» **DATA EXTRACT**
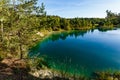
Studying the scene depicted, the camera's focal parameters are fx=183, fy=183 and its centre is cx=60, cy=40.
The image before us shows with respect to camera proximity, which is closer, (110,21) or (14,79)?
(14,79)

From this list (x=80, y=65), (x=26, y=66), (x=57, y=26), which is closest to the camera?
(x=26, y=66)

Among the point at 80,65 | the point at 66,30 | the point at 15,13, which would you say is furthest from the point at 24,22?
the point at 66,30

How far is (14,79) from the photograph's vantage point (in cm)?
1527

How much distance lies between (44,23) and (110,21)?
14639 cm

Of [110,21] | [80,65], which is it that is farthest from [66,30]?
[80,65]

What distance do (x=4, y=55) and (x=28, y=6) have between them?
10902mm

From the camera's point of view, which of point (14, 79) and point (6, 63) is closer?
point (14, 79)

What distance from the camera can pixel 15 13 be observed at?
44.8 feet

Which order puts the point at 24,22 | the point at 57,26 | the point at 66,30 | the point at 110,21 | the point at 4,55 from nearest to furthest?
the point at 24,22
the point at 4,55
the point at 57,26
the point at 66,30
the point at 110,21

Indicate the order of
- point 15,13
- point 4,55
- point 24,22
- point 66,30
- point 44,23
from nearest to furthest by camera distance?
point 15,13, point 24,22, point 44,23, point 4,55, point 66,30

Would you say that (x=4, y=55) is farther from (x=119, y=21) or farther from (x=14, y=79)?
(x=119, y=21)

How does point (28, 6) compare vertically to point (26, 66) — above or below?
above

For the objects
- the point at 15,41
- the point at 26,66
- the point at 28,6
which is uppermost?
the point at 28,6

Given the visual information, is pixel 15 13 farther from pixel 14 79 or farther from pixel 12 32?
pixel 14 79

--

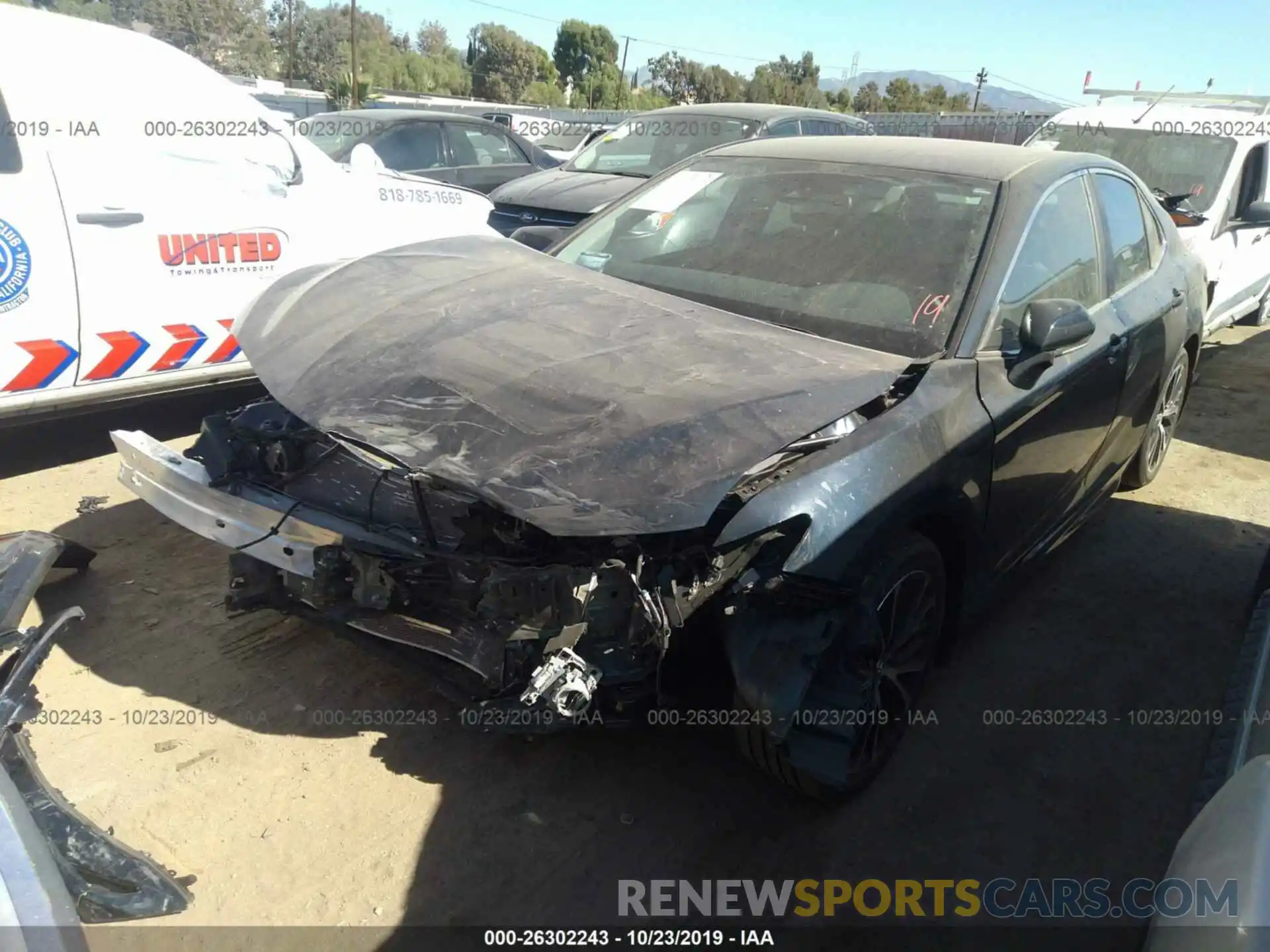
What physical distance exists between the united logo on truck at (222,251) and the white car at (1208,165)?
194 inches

» **WHAT YOU NEED TO DO**
State how many lines in the preceding items contain the word "above". Give only the number.

» **FINAL RESULT**
2